--- START ---
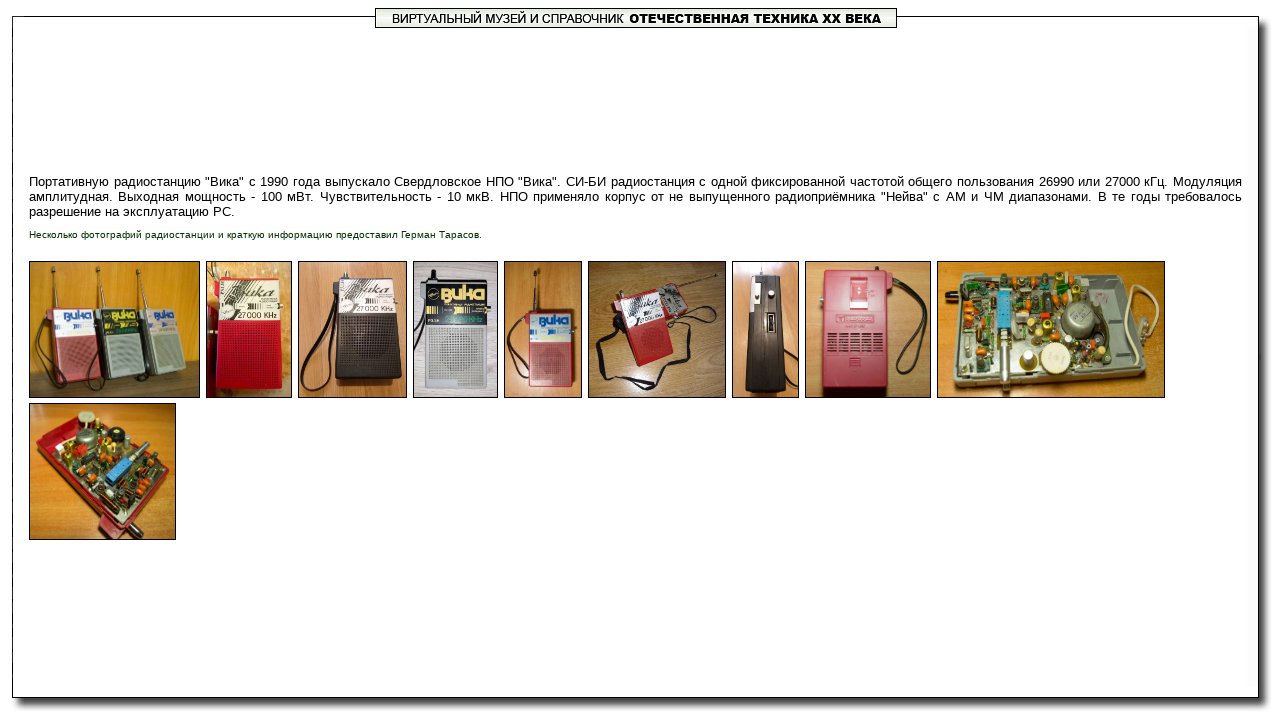

--- FILE ---
content_type: text/html; charset=UTF-8
request_url: https://rw6ase.narod.ru/index1/pr_per/rs_obq/wika.html
body_size: 1911
content:
<script type="text/javascript" src="//s250.ucoz.net/cgi/uutils.fcg?a=uSD&ca=2&ug=999&isp=1&r=0.112634268529028"></script>
<!doctype html public "-//w3c//dtd html 4.0 transitional//en">
<html>
<head>
   <meta http-equiv="Content-Type" content="text/html; charset=windows-1251">
   <meta name="GENERATOR" content="Mozilla/4.7 [ru] (WinNT; I) [Netscape]">
   <meta name="Author" content="Валерий Харченко">
   <title>Радиостанция Вика.</title>
</head>
<body text="#000000" bgcolor="#FFFFFF" link="#004080" vlink="#C0C0C0" alink="#FF0000">
<link href="bstyle.css" rel=StyleSheet 
type=text/css><TBODY></TBODY>
<table BORDER=0 CELLSPACING=0 CELLPADDING=0 WIDTH="100%" HEIGHT="100%" >
<tr ALIGN=CENTER VALIGN=CENTER>
<td ALIGN=CENTER VALIGN=CENTER><img SRC="lw.gif" height=20 width=16></td>

<td ALIGN=CENTER VALIGN=CENTER BACKGROUND="ws.gif"><a href="http://www.rw6ase.narod.ru/"><img SRC="rt20.gif" ALT="На стартовую страницу сайта" BORDER=1 height=18 width=520></a></td>

<td ALIGN=CENTER VALIGN=CENTER><img SRC="pw.gif" BORDER=0 height=20 width=25></td>
</tr>

<tr>
<td ALIGN=CENTER VALIGN=CENTER HEIGHT="100%" BACKGROUND="ls.gif">&nbsp;</td>

<td WIDTH="100%" HEIGHT="100%">
<table BORDER=0 CELLSPACING=0 CELLPADDING=5 COLS=1 WIDTH="100%" HEIGHT="100%" >
<tr>
<td><font face="Arial"><font size=-1><DIV ALIGN="Justify">Портативную радиостанцию "Вика" с
1990 года выпускало Свердловское НПО "Вика". СИ-БИ радиостанция с одной
фиксированной частотой общего пользования 26990 или 27000 кГц. Модуляция
амплитудная. Выходная мощность - 100 мВт. Чувствительность - 10 мкВ. НПО
применяло корпус от не выпущенного радиоприёмника "Нейва" с АМ и ЧМ диапазонами.
В те годы требовалось разрешение на эксплуатацию РС.</font></font>
<p><font face="Arial"><font color="#003300"><font size=-2>Несколько фотографий
радиостанции и краткую информацию предоставил Герман Тарасов.</font></font></font>
<br>&nbsp;
<p><a href="wika7.jpg"><img SRC="wika7.jpg" BORDER=1 height=135 width=169></a><font face="Arial"><font color="#FFFFFF"><font size=+1>-<a href="wika0.jpg"><img SRC="wika0.jpg" BORDER=1 height=135 width=84></a>-<a href="wika2.jpg"><img SRC="wika2.jpg" BORDER=1 height=135 width=107></a>-<a href="wika5.jpg"><img SRC="wika5.jpg" BORDER=1 height=135 width=83></a>-<a href="wika1.jpg"><img SRC="wika1.jpg" BORDER=1 height=135 width=76></a>-<a href="wika6.jpg"><img SRC="wika6.jpg" BORDER=1 height=135 width=136></a>-<a href="wika4.jpg"><img SRC="wika4.jpg" BORDER=1 height=135 width=65></a>-<a href="wika3.jpg"><img SRC="wika3.jpg" BORDER=1 height=135 width=124></a>-<a href="wika8.jpg"><img SRC="wika8.jpg" BORDER=1 height=135 width=226></a>-</font></font></font><a href="wika9.jpg"><img SRC="wika9.jpg" BORDER=1 height=135 width=145></a></td>
</tr>
</table>
<script type="text/javascript">document.write('<a href="http://rw6ase.narod.ru/panel/?a=ustat;u=rw6ase;d=o;il=ru" target="_blank" title="uCoz Counter"><img alt="" style="margin:0;padding:0;border:0;" src="http://rw6ase.narod.ru/stat/'+Math.random()+'?01'+escape(document.referrer)+'" height="1" width="1" /></a>');</script>
</td>

<td ALIGN=CENTER VALIGN=CENTER BACKGROUND="ps.gif"><font color="#333333">i</font></td>
</tr>

<tr ALIGN=CENTER VALIGN=CENTER>
<td ALIGN=CENTER VALIGN=CENTER><img SRC="ln.gif" height=26 width=16></td>

<td ALIGN=CENTER VALIGN=CENTER BACKGROUND="ns.gif"><!--LiveInternet counter--><script type="text/javascript"><!--
document.write("<a href='http://www.liveinternet.ru/click' "+
"target=_blank><img src='http://counter.yadro.ru/hit?t23.2;r"+
escape(document.referrer)+((typeof(screen)=="undefined")?"":
";s"+screen.width+"*"+screen.height+"*"+(screen.colorDepth?
screen.colorDepth:screen.pixelDepth))+";u"+escape(document.URL)+
";"+Math.random()+
"' alt='' title='LiveInternet: показано число посетителей за сегодн\я' "+
"border=0 width=88 height=15><\/a>")//--></script>
<!--/LiveInternet--></td>

<td ALIGN=CENTER VALIGN=CENTER><img SRC="pn.gif" BORDER=0 height=26 width=25></td>
</tr>
</table>

</body>
</html>

--- FILE ---
content_type: text/css
request_url: https://rw6ase.narod.ru/index1/pr_per/rs_obq/bstyle.css
body_size: 229
content:
H1 {
	COLOR: navy; FONT-FAMILY: Verdana, Arial, Helvetica; FONT-SIZE: 14px; FONT-WEIGHT: bold
}
H2 {
	FONT-FAMILY: Verdana, Arial, Helvetica; FONT-SIZE: 10px
}
TD {
	COLOR: black; FONT-FAMILY: Verdana, Arial, Helvetica; FONT-SIZE: 10px; TEXT-DECORATION: none
}
A:link {
	COLOR: black; FONT-FAMILY: Verdana, Arial, Helvetica; FONT-SIZE: 10px; FONT-WEIGHT: bold
}
A:visited {
	COLOR: black; FONT-FAMILY: Verdana, Arial, Helvetica; FONT-SIZE: 10px; FONT-WEIGHT: bold; TEXT-DECORATION: none
}
A:active {
	COLOR: black; FONT-FAMILY: Verdana, Arial, Helvetica; FONT-SIZE: 10px; FONT-WEIGHT: bold; TEXT-DECORATION: none
}
A:hover {
	COLOR: black; FONT-FAMILY: Verdana, Arial, Helvetica; FONT-SIZE: 10px; FONT-WEIGHT: bold; TEXT-DECORATION: none
}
--- END ---
## TASK OBJECTIVE
Look through the entries above and list every line containing "Verdana".

## ANSWER FOR THE TASK
	COLOR: navy; FONT-FAMILY: Verdana, Arial, Helvetica; FONT-SIZE: 14px; FONT-WEIGHT: bold
	FONT-FAMILY: Verdana, Arial, Helvetica; FONT-SIZE: 10px
	COLOR: black; FONT-FAMILY: Verdana, Arial, Helvetica; FONT-SIZE: 10px; TEXT-DECORATION: none
	COLOR: black; FONT-FAMILY: Verdana, Arial, Helvetica; FONT-SIZE: 10px; FONT-WEIGHT: bold
	COLOR: black; FONT-FAMILY: Verdana, Arial, Helvetica; FONT-SIZE: 10px; FONT-WEIGHT: bold; TEXT-DECORATION: none
	COLOR: black; FONT-FAMILY: Verdana, Arial, Helvetica; FONT-SIZE: 10px; FONT-WEIGHT: bold; TEXT-DECORATION: none
	COLOR: black; FONT-FAMILY: Verdana, Arial, Helvetica; FONT-SIZE: 10px; FONT-WEIGHT: bold; TEXT-DECORATION: none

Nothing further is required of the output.